_PROBLEM TO SOLVE_
Extract every line of the material below and reproduce each one verbatim, in its original order.

_INFORMATION SHOWN_

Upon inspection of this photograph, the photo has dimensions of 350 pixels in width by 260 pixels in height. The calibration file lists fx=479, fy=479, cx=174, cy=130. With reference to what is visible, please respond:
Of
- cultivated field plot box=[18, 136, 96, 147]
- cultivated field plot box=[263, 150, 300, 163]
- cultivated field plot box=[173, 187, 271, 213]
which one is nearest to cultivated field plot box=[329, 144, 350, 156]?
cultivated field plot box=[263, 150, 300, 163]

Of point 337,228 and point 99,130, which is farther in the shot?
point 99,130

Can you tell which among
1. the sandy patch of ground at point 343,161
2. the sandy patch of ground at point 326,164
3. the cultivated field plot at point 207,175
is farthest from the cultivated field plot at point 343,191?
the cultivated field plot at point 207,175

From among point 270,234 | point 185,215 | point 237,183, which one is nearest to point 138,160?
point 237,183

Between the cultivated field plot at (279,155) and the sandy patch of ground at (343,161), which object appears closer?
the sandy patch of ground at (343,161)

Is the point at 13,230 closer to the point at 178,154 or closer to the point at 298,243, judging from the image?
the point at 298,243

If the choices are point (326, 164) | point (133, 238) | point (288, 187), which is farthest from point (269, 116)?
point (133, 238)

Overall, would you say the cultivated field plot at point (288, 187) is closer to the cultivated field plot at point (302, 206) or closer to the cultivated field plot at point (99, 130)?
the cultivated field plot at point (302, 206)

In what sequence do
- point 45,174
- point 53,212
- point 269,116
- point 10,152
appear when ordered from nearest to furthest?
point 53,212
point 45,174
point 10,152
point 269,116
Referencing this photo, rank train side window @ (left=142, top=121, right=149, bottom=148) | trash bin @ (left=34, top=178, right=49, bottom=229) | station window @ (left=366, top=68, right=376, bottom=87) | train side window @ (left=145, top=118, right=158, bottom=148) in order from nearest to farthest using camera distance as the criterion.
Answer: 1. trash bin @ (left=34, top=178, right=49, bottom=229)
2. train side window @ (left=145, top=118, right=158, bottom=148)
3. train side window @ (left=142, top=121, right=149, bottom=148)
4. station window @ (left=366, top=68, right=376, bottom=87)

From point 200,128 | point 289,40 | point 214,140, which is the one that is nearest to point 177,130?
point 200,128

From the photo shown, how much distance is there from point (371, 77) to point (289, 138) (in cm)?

_THE COMPLETED TASK_
Upon inspection of this photograph, the photo has dimensions of 350 pixels in width by 260 pixels in height. The calibration file lists fx=479, fy=479, cx=174, cy=130. With reference to what is visible, please respond:
Of
- cultivated field plot box=[18, 136, 96, 147]
- cultivated field plot box=[263, 150, 300, 163]
- cultivated field plot box=[173, 187, 271, 213]
which one is nearest to cultivated field plot box=[329, 144, 350, 156]?
cultivated field plot box=[263, 150, 300, 163]

Of point 337,228 and point 99,130, which is farther in the shot?
point 99,130

Can you tell which among
1. the sandy patch of ground at point 343,161
2. the sandy patch of ground at point 326,164
3. the cultivated field plot at point 207,175
is farthest from the cultivated field plot at point 343,191?
the cultivated field plot at point 207,175

From among point 270,234 | point 185,215 | point 237,183, which one is nearest to point 138,160?
point 237,183

Between the cultivated field plot at (279,155) and the sandy patch of ground at (343,161), which object appears closer?
the sandy patch of ground at (343,161)

Is the point at 13,230 closer to the point at 178,154 or closer to the point at 298,243, judging from the image?
the point at 298,243

If the choices are point (326, 164) | point (133, 238) | point (288, 187), which is farthest from point (269, 116)?
point (133, 238)

Overall, would you say the cultivated field plot at point (288, 187) is closer to the cultivated field plot at point (302, 206) or closer to the cultivated field plot at point (99, 130)?
the cultivated field plot at point (302, 206)

In what sequence do
- point 45,174
- point 53,212
- point 269,116
- point 10,152
appear when ordered from nearest to furthest?
point 53,212
point 45,174
point 10,152
point 269,116
Referencing this photo, rank train side window @ (left=142, top=121, right=149, bottom=148) | trash bin @ (left=34, top=178, right=49, bottom=229) | station window @ (left=366, top=68, right=376, bottom=87) | train side window @ (left=145, top=118, right=158, bottom=148) in order from nearest to farthest using camera distance as the criterion.
Answer: 1. trash bin @ (left=34, top=178, right=49, bottom=229)
2. train side window @ (left=145, top=118, right=158, bottom=148)
3. train side window @ (left=142, top=121, right=149, bottom=148)
4. station window @ (left=366, top=68, right=376, bottom=87)

From point 200,128 | point 289,40 | point 214,140, which is the one that is nearest to point 177,130?
point 200,128

From the photo shown, how much distance is there from point (371, 77) to point (289, 138) (in cm)?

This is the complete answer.